Анкерок принесли — это оказался небольшой бочонок, галлонов на восемь, в котором прежде держали какую-то жидкость.
— Черт побери. Да я и сам сюда, наверное, помещусь!
Цену он заломил непомерную. Я понизил ее более чем наполовину, напустив на себя ту самую надменную манеру, которая когда-то так не понравилась мистеру Аскью.
— А теперь, мистер Джонс, поклянитесь доставить мой анкерок на сушу и передать его по нужному адресу, и помните, что в этот торжественный момент мы находимся перед вечным судом, который ждет нас всех — перед лицом Господа!
Должен признаться, что последнее высказывание совершенно не в моем характере, но мне хотелось сыграть роль до конца.
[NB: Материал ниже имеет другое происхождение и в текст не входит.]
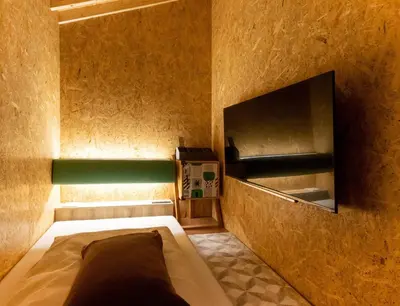 a small room with a bed and a television at eeGee STAY Kamata in Tokyo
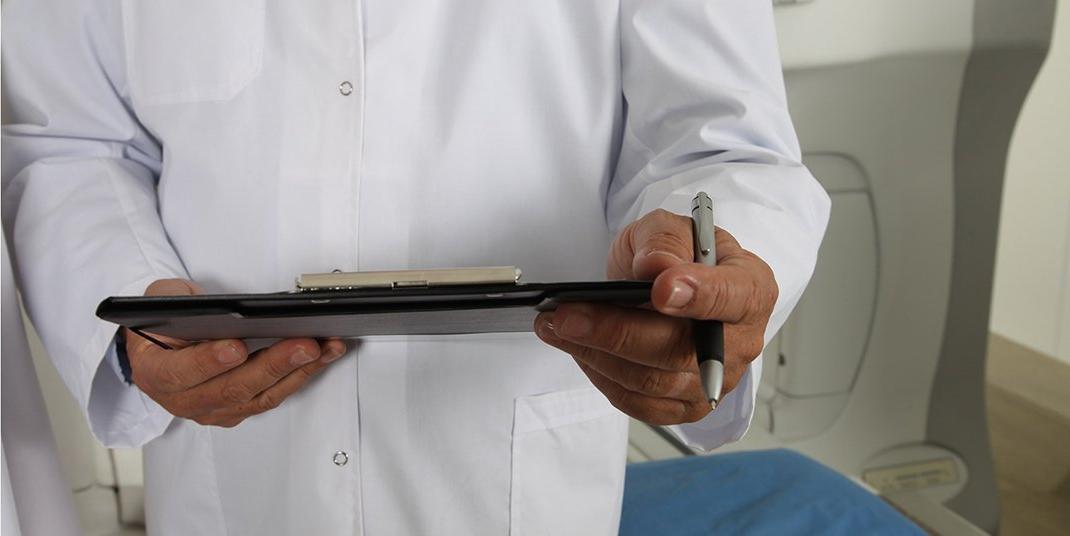 A doctor holding a clipboard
Долгие годы изучения религии, тысячи церковных служб и сама могучая машина церкви — все в тот миг словно встало у меня за плечами и осенило голову мою подобно скверно закрепленному парусу. Я ощутил длань того самого Суда, о котором столь легкомысленно упомянул, и ощущение это мне не понравилось.
— Клянитесь.
Мистер Джонс, испытывавший, видимо, то же самое, что и я, с трепетом ответствовал:
— Клянусь.
Черт побери, ну просто «Гамлет» какой-то; мне всерьез стало не по себе. Я чувствовал, что по кораблю бродит призрак Колли. Да, все мы в смертельной опасности, и разум иногда над нами подшучивает.
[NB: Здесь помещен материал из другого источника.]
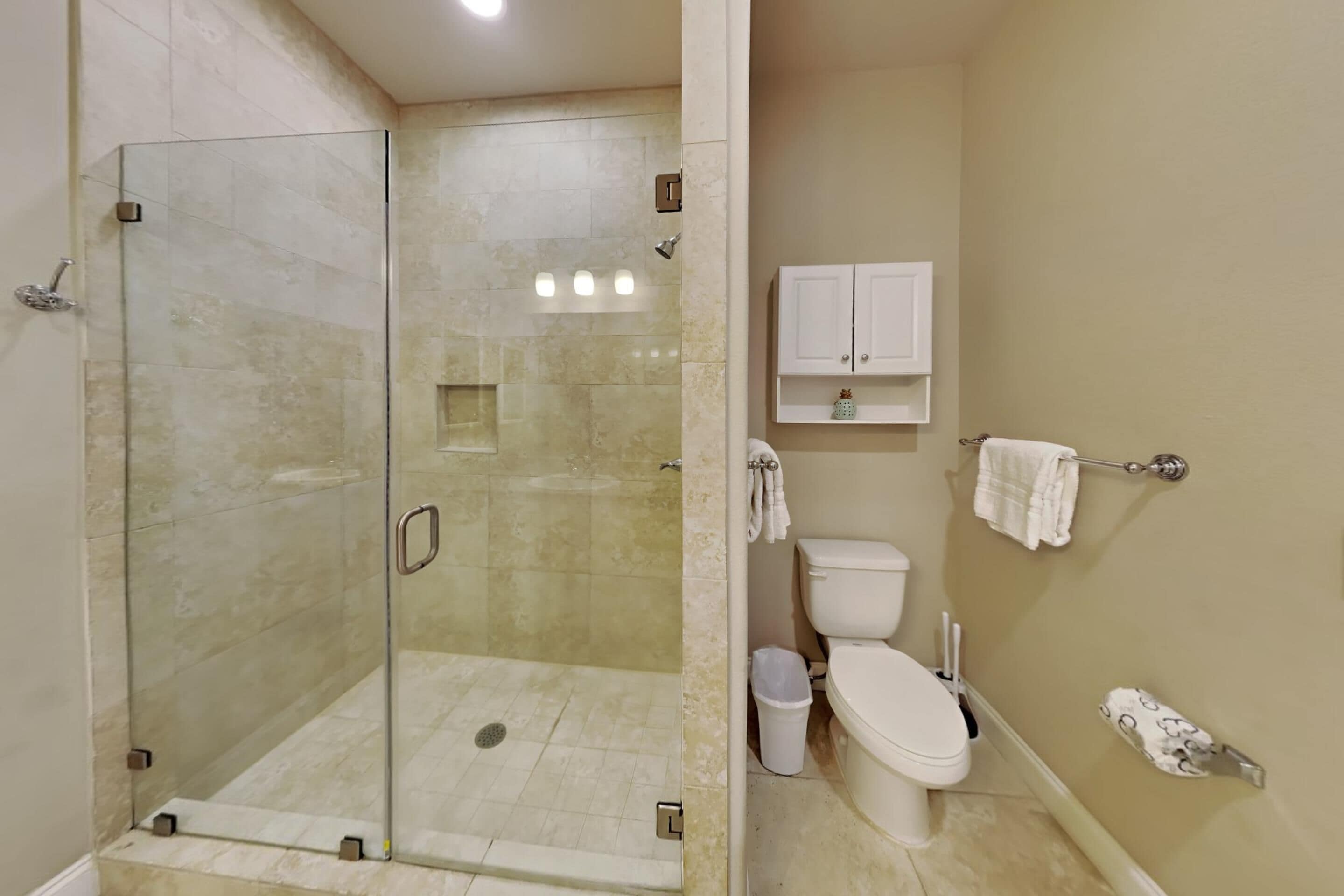 A bathroom with a glass-enclosed shower, a toilet, a sink, and a cabinet.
— Кроме того, мистер Джонс, если мы не потонем, вы заберете у меня этот бочонок — по цене, которую я за него уплатил… я тоже, знаете ли, со странностями.
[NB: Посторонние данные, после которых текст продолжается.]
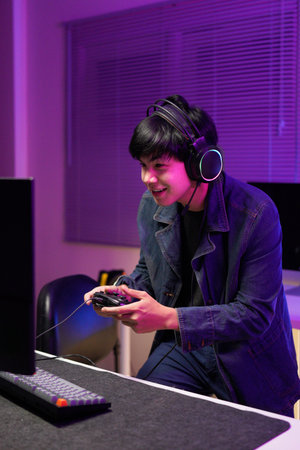 Gamer playing video game wearing headphones in a dark room.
Тут следует добавить, что если корабль был в опасном положении, а я — в неопределенном положении, то команда судна была в еще более неопределенном положении. Мистер Джонс на пару с Камбершамом словно выпустили на волю нечто, содержавшееся до тех пор в оковах, потому что веселье на нашем «счастливом корабле» изменило свое качество и превратилось в то, что можно назвать не иначе как всеобщей истерией. Речь отнюдь не о простой женской истерике. Наиболее скверной стороной общей истерии был неуправляемый смех по самым пустячным поводам, наиболее приятной — типично британское умение оценить веселую шутку. В нашем поведении чувствовалось и определенное безразличие, и презрение к жизни, и даже некий налет безумия. Мне пришло в голову, что наилучшие проявления происходящего с нами имеют нечто общее с тем, как вели себя жертвы террора во Франции, которые, как говорят, смеялись в ожидании казни. Наихудшими же проявлениями были богохульство, дикое веселье, буйство и ярость, подобно тому, как это происходит в Ньюгейтской тюрьме, когда заключенные там бедняги выслушивают свой приговор.